Eight-year-old Everton fan Harry recently experienced a dream come true after being invited by one of his heroes, England goalkeeper Jordan Pickford, to lead the team out onto the pitch. Harry’s mum had written to Pickford to share her son’s story, which included his treatment for a brain tumour and the sudden death of his dad. Harry was nervous but excited to be a mascot for the match against Spurs at Goodison Park.
At the age of five, Harry became critically ill and was diagnosed with pneumonia and sepsis. Doctors at Alder Hey Children’s Hospital in Liverpool discovered an 8cm brain tumour, and were able to remove 90% of it. However, the remaining part was embedded deeply into his central nervous system and the tumour became active again nine months later. Harry had radiotherapy to treat it.

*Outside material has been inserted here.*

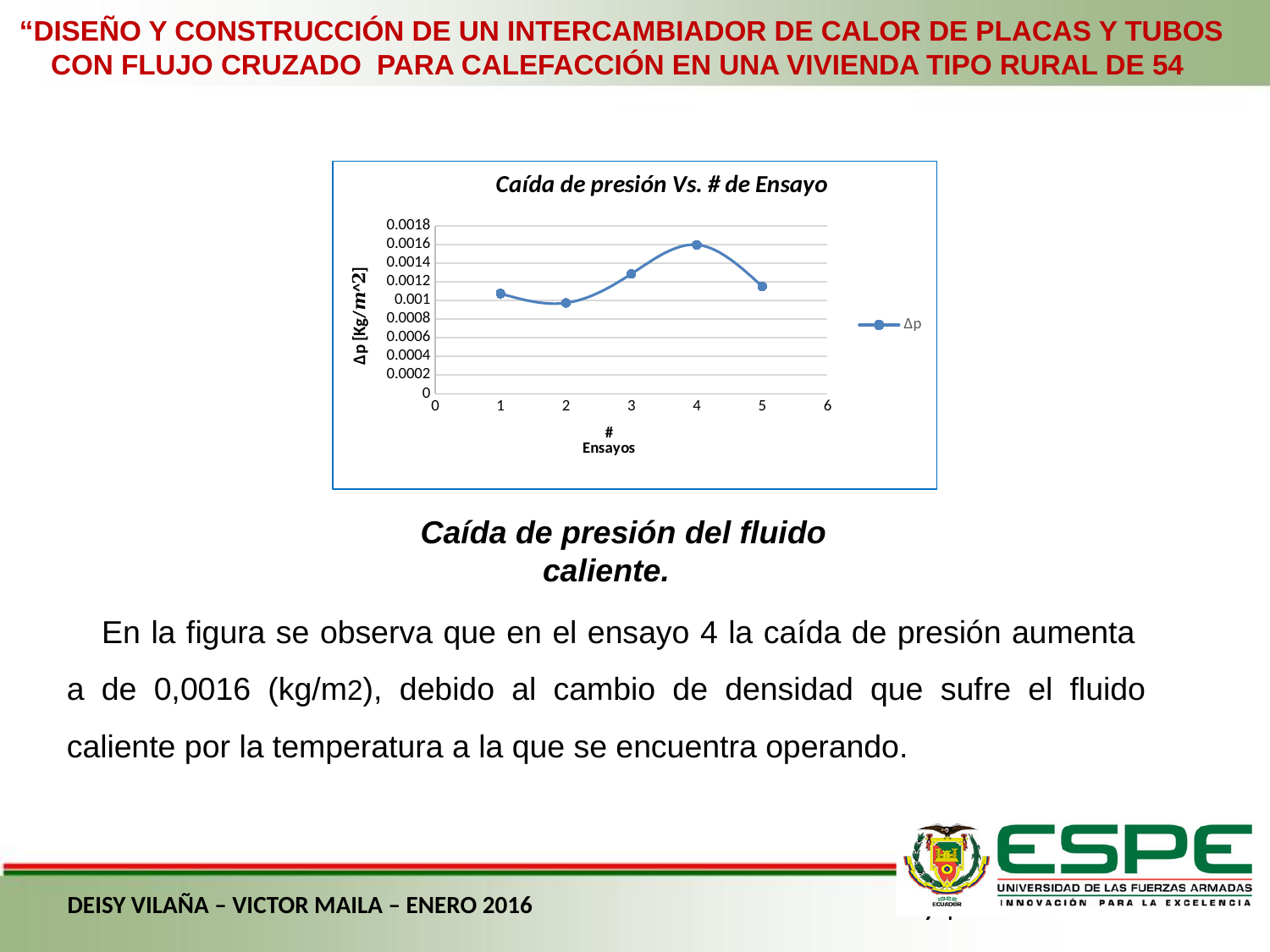
What is the value of Δp at ensayo 4? 0.0016 Which has a larger Δp value, ensayo 3 or ensayo 5? Ensayo 3 How many data points are plotted on the chart? 5 At which ensayo number is the pressure drop (Δp) highest? 4 Is the value of Δp at ensayo 3 greater or less than 0.0012? greater What is the title of the chart? Caída de presión Vs. # de Ensayo Is the value of Δp at ensayo 2 greater or less than 0.0012? less How many series does the legend list? 1 At which ensayo number is the pressure drop (Δp) lowest? 2 What label does the legend show for the plotted series? Δp Does the Δp value rise or fall from ensayo 2 to ensayo 4? Rise What kind of chart is shown on the slide? Line chart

Just as Harry’s treatment was nearing completion, his father died unexpectedly. His mum wrote to Pickford to tell him about Harry’s love for Everton and playing in goal. Before the match, Harry visited the home dressing room and told his heroes to tackle and score.
Although Spurs’ Harry Kane scored, Michael Keane equalised in the 90th minute to salvage a 1-1 draw for the Toffeemen. After the game, Harry said it had been a “very good day” and he had loved it. Pickford said it was about a community making people happy, and that hopefully they had done that by putting smiles on people’s faces. Harry’s mum said she couldn’t put into words how hard the last couple of years have been for her son, and that this had been the biggest treat.
Harry’s story is an inspiring example of how a community can come together to make someone’s dream come true. It shows that even in difficult times, there is still hope and joy to be found.